◆ **Document section**
═══

I am reading this wikipedea article on the proof of irrationality of $\sqrt{2}$. It uses the principle of infinite descent. I understand it as:
- We assume $\sqrt{2}=\dfrac pq$, where $p$ and $q$ are some positive integers.
- We have $2q^2 = p^2 \implies$ $p$ is even, i.e. $p=2r$ for some positive integer $r$.
- Now we have $2q^2=(2r)^2 \implies q$ is also even, i.e. $q=2s$ for some positive integer $s$.
From steps 1,2 and 3 we conclude that both $p$ and $q$ have $2$ as their factor at least one time. So we can say $\sqrt{2}=\dfrac pq = \dfrac rs$.
Now we can repeat the steps 1,2 and 3 with $\sqrt{2}= \dfrac rs$. This will eventually imply that intezers $r$ and $s$ also have 2 as their factor at least one time, or $r=2r_1$ and $s=2s_2$. Recalling $p=2r$ and $q=2s$ implies that $p$ and $q$ have $2$ as their factor at least two number of times.

═══

◆ **Given material**
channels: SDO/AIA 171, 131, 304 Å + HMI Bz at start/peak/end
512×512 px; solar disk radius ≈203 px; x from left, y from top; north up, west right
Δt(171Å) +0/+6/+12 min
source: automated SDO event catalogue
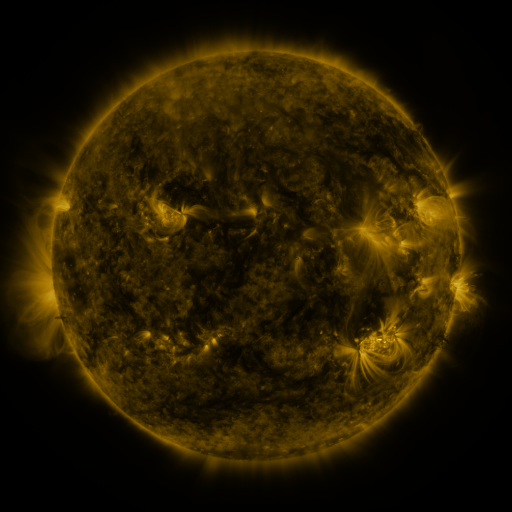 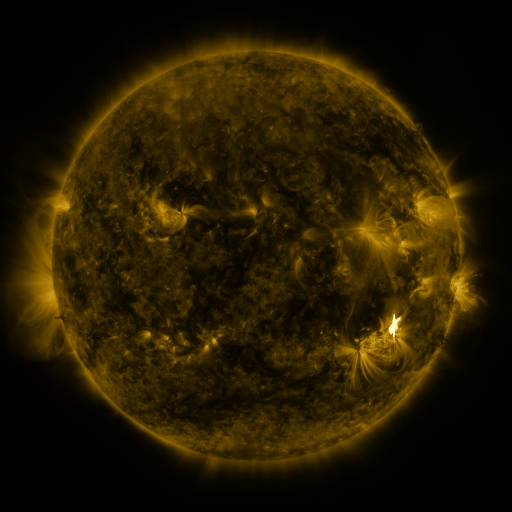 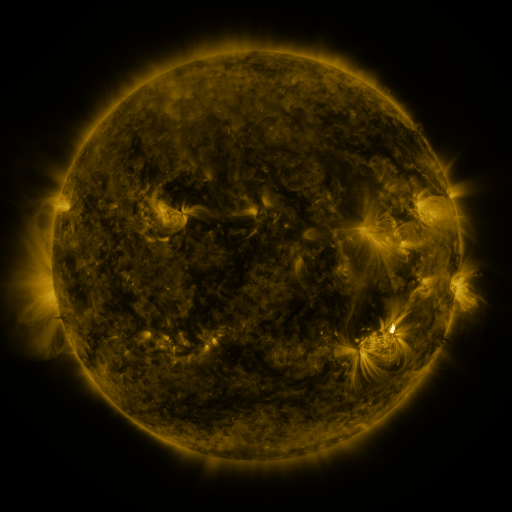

═══

◆ **Task description**
Please reproduce the post on the irrationality of the square root of 2 word for word, from "- Now we have" to "number of times.". The data plays no part in what you need to do here.

◆ **The completed task**
- Now we have $2q^2=(2r)^2 \implies q$ is also even, i.e. $q=2s$ for some positive integer $s$.
From steps 1,2 and 3 we conclude that both $p$ and $q$ have $2$ as their factor at least one time. So we can say $\sqrt{2}=\dfrac pq = \dfrac rs$.
Now we can repeat the steps 1,2 and 3 with $\sqrt{2}= \dfrac rs$. This will eventually imply that intezers $r$ and $s$ also have 2 as their factor at least one time, or $r=2r_1$ and $s=2s_2$. Recalling $p=2r$ and $q=2s$ implies that $p$ and $q$ have $2$ as their factor at least two number of times.